The WAAAX group of I.T. leaders all advanced. WiseTech gained 3.28 per cent, Afterpay 2.3 per cent, Altium 2.84 per cent, Appen 1.99 per cent and Xero 2 per cent.
Gold stocks caught a lift from the precious metal’s traditional role as a hedge against inflation. Overnight data showed US consumer inflation last month recorded its biggest jump in eight and a half years. The Australian index of gold companies hit a two-month peak as Perseus climbed 6.72 per cent, Silver Lake Resources 5.44 per cent and Ramelius 5.2 per cent. Sector giant Newcrest added 4.06 per cent.
While gold and tech stocks saw the biggest returns, bond proxies and miners did much of the heavy lifting. Transurban and Goodman Group rose 1.69 per cent, Wesfarmers 1.36 per cent and CSL 1.19 per cent. BHP and Rio Tinto both gained 0.7 per cent.
Macquarie Group and CBA were the best of the financial giants, rising 0.69 and 0.7 per cent, respectively. Westpac edged up 0.08 per cent. ANZ shed 0.03 per cent and NAB 0.26 per cent.
Iceni Gold landed on the boards with a splash, rising 45 per cent. Shares that listed at 20 cents hit 37 cents shortly after listing and finished nine cents ahead at 29 cents. The company’s principal project is 14 Mile Well in Western Australia.
A resources upgrade lifted Galaxy Resources 8.28 per cent to its highest level in almost three years. The lithium miner raised the brine resource at its Argentinian project by 27 per cent and revised the resource estimate for lithium carbonate upwards by 13 per cent.
Beleaguered gold miner Resolute bounced 14.89 per cent after the Ghanaian government restored the lease for its Bibiani mine. However, the restoration wss heavily qualified. The government said it does not recognise the sale of the mine to Chinese company Chifeng Jilong Gold. Resolute announced in December that Chifeng had bought the mine for US$105 million. Resolute said it would consider its options.
The prospect of winning a share of the government’s post-pandemic infrastructure splurge lifted builder Cimic 2.13 per cent.
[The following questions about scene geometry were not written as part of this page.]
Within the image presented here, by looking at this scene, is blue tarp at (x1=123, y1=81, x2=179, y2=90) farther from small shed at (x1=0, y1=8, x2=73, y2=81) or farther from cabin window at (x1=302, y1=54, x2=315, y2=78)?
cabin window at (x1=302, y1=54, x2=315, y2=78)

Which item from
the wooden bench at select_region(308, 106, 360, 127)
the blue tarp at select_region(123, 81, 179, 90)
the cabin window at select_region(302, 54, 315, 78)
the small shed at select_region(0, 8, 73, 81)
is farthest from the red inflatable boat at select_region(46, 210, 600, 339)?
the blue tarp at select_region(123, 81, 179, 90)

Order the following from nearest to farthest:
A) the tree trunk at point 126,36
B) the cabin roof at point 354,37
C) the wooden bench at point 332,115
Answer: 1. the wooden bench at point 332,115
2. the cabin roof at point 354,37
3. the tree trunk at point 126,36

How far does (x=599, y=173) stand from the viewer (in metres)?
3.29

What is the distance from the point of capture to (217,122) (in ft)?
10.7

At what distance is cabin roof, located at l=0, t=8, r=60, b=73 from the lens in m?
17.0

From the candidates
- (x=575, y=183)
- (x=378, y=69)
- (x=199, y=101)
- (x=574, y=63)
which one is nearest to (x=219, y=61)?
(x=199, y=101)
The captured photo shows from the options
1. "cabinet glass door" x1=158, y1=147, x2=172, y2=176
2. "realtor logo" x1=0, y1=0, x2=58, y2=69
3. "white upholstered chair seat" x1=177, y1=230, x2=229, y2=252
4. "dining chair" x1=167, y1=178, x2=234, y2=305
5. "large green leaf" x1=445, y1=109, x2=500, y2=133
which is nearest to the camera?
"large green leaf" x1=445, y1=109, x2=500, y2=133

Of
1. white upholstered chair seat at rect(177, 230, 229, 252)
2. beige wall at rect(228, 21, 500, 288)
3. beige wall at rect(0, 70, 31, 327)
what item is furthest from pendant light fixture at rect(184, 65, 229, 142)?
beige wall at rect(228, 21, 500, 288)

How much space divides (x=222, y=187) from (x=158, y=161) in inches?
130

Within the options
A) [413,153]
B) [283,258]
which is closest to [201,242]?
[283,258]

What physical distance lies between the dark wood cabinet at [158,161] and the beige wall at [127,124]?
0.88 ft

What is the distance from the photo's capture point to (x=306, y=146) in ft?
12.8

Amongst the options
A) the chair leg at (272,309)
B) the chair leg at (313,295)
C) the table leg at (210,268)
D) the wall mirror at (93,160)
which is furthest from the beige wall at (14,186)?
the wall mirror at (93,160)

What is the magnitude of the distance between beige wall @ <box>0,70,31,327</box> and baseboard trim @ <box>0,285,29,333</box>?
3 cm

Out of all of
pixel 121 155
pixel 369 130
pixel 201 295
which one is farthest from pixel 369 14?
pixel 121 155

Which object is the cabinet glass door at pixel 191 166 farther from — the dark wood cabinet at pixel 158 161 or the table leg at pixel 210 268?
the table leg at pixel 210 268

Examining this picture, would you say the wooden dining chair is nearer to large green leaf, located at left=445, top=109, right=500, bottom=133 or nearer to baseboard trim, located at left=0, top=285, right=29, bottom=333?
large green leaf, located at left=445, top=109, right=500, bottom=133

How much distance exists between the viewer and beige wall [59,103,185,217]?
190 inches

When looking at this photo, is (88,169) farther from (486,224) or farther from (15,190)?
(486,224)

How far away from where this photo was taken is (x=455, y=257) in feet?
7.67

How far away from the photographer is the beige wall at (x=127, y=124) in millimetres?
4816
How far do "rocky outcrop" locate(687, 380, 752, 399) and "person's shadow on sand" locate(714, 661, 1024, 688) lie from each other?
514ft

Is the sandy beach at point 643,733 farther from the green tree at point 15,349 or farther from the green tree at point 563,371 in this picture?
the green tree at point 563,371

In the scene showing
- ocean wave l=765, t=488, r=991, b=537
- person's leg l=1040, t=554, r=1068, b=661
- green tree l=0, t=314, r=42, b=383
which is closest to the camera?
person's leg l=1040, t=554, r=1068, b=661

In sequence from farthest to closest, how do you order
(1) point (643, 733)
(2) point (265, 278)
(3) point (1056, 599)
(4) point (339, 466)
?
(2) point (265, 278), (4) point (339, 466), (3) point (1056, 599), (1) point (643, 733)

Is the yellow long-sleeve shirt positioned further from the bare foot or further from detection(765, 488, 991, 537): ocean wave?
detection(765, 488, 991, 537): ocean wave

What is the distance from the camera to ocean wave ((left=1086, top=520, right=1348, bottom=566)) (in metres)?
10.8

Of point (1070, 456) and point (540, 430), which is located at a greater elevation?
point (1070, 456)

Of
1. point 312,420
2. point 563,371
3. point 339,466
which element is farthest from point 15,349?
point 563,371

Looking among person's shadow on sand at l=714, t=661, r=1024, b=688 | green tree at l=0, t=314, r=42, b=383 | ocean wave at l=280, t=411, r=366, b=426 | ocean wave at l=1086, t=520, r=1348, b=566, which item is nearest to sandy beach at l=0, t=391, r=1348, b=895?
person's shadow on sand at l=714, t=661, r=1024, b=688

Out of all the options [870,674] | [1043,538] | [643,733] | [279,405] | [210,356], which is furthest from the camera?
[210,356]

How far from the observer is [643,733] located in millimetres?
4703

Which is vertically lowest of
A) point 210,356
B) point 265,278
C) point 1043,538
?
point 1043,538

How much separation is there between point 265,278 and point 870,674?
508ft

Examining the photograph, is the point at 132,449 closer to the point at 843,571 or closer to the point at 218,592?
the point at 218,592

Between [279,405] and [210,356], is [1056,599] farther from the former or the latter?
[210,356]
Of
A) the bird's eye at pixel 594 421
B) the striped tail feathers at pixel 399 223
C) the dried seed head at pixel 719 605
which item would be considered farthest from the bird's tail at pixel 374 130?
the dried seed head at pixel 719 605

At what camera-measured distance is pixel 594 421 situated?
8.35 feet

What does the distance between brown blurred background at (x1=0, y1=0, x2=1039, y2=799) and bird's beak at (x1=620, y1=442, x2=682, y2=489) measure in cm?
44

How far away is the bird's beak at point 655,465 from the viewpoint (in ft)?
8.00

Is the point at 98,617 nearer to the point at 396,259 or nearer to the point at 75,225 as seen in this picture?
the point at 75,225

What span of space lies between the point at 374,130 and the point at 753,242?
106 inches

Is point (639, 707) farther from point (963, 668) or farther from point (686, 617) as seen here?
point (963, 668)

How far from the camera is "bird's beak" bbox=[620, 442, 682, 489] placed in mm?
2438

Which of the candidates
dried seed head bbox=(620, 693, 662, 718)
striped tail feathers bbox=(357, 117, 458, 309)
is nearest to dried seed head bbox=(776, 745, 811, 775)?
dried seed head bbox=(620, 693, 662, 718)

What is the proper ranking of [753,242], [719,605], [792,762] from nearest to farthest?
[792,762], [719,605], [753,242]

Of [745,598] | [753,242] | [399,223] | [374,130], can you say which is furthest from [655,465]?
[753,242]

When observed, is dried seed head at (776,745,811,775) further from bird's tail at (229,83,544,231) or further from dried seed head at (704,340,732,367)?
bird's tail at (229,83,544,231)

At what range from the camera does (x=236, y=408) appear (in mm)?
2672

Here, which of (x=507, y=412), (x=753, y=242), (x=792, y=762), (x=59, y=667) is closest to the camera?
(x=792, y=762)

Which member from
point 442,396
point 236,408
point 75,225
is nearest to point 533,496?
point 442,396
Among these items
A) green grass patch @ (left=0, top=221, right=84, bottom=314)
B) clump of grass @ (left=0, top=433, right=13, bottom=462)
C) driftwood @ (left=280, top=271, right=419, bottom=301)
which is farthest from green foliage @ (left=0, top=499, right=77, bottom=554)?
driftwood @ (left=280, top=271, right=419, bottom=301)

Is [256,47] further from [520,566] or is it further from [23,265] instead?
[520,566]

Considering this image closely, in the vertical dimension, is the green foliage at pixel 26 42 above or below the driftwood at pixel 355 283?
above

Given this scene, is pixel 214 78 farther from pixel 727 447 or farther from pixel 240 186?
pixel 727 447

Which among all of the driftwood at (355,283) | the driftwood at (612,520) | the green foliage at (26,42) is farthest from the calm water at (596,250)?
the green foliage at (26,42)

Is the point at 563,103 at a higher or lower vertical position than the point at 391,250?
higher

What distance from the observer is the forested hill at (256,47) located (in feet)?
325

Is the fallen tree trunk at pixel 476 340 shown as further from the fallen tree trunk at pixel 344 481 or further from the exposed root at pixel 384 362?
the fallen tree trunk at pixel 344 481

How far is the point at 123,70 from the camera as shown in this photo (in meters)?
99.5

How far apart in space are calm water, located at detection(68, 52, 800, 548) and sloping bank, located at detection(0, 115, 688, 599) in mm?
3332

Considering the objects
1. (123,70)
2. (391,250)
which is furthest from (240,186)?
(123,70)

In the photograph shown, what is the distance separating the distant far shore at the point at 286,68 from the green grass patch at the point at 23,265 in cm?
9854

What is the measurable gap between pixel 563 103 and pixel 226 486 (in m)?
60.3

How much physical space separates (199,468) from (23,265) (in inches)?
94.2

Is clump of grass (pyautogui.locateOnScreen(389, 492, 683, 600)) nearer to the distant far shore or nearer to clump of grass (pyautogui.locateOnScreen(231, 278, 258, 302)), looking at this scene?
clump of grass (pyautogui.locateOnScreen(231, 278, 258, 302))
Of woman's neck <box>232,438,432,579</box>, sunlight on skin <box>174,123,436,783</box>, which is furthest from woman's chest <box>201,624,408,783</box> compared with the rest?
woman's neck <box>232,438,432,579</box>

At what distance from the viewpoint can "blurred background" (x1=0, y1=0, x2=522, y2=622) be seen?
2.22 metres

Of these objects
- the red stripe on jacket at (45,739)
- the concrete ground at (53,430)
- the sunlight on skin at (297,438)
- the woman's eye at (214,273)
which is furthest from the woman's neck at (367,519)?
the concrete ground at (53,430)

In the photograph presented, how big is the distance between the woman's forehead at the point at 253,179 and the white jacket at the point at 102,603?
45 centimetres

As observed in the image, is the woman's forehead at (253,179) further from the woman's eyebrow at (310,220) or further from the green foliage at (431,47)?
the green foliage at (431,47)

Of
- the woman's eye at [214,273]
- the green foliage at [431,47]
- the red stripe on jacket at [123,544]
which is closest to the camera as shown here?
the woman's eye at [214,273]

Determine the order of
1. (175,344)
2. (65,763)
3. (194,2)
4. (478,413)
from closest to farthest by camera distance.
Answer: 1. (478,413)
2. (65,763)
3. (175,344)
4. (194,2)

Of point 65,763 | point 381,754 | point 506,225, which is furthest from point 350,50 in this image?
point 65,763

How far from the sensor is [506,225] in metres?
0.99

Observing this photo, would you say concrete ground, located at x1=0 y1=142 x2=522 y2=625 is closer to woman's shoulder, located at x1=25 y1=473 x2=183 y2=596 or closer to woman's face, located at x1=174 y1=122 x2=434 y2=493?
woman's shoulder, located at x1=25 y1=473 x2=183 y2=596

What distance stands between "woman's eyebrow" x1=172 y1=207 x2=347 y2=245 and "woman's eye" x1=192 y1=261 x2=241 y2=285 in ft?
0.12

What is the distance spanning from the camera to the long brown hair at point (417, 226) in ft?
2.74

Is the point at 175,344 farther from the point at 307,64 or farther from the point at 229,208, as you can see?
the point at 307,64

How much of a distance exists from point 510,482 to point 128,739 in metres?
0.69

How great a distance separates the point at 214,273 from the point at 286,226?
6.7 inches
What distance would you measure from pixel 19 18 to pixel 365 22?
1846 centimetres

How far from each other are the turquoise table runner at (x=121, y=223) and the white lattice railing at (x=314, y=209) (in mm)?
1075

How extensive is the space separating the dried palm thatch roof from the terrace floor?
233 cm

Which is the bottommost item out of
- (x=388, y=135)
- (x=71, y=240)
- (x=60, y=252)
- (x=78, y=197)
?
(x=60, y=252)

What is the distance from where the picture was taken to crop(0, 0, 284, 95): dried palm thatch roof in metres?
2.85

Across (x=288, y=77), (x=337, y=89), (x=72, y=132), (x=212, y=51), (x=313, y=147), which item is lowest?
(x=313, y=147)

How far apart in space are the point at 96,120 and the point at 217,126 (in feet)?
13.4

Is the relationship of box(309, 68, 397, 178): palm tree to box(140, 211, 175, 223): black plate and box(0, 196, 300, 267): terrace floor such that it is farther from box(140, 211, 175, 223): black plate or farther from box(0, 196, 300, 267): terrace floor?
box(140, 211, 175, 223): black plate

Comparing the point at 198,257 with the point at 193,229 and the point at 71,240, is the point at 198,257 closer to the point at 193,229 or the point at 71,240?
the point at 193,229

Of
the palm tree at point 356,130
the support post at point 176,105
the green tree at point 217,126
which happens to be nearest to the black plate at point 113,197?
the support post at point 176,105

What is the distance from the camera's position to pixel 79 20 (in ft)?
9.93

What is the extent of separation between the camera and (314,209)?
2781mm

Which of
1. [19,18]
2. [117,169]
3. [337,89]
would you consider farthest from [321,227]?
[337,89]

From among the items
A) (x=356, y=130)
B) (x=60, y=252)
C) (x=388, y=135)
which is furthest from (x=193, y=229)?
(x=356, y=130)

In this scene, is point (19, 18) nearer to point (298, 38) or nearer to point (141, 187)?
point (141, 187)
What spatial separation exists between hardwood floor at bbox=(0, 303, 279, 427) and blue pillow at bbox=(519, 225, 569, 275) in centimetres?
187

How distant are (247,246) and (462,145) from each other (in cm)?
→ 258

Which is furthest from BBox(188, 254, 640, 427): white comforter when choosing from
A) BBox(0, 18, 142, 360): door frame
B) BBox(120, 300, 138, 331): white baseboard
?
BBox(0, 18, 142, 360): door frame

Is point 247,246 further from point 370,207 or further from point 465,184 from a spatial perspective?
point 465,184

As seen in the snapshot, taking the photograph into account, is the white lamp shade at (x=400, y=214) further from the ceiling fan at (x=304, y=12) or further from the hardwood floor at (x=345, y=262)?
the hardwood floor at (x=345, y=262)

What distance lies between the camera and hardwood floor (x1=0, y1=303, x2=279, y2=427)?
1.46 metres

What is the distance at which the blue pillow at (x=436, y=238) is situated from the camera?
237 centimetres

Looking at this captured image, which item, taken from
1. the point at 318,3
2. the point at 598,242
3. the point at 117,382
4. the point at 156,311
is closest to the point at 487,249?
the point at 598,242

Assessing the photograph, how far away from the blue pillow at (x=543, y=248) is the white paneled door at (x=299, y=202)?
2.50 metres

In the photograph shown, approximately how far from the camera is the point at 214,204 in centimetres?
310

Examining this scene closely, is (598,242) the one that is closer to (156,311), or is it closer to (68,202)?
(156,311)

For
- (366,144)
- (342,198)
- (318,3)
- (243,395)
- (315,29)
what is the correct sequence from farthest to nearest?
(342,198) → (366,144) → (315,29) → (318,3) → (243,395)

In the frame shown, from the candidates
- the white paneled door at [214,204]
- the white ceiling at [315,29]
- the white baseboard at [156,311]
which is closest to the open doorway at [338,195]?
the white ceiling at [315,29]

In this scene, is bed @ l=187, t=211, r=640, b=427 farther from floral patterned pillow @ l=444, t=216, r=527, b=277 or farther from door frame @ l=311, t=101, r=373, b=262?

Executive Chair and CEO Juan Santamaria told today’s AGM the company was well placed to secure a share of the $500 billion+ of tenders to be bid and/or awarded in 2021 and beyond.
DigitalX – arguably the closest thing the ASX has to a proxy for Bitcoin – surged 37.88 per cent after the cryptocurrency rallied 5.5 per cent overnight to an all-time high US$63,246.
Reddit favourite BrainChip jumped 19.81 per cent on news the company had started volume production of its processor for Artificial Intelligence devices. Production units are expected to be available in August.
Reopening plays came under mild pressure following a US decision to halt the rollout of the Johnson & Johnson vaccine. Star Entertainment Group declined 1.86 per cent, Flight Centre 1.99 per cent, Webjet 2.64 per cent and Qantas 1.14 per cent.
Fortescue Metals was an outlier among the big three bulk metal producers, falling 0.59 per cent. Telstra fell further from Monday’s eight-month peak, easing 0.29 per cent. Oil and gas giant Woodside slipped 0.41 per cent.
A broadly positive session on Asian markets saw the Asia Dow and China’s Shanghai Composite both gain 0.48 per cent. Hong Kong’s Hang Seng added 1.44 per cent. Japan’s Nikkei dropped 0.42 per cent.
US futures nudged higher late afternoon. S&P 500 futures added 3.7 points or 0.1 per cent.
Oil extended overnight gains, boosted by an upbeat demand outlook from OPEC and strong Chinese trade data. Brent crude rallied 76 cents or 1.2 per cent to US$64.43 a barrel.
Gold shaved $4.20 or 0.23 per cent off its 0.9 per cent overnight advance, easing to US$1,743.40 an ounce.
The dollar rose 0.24 per cent to 76.66 US cents.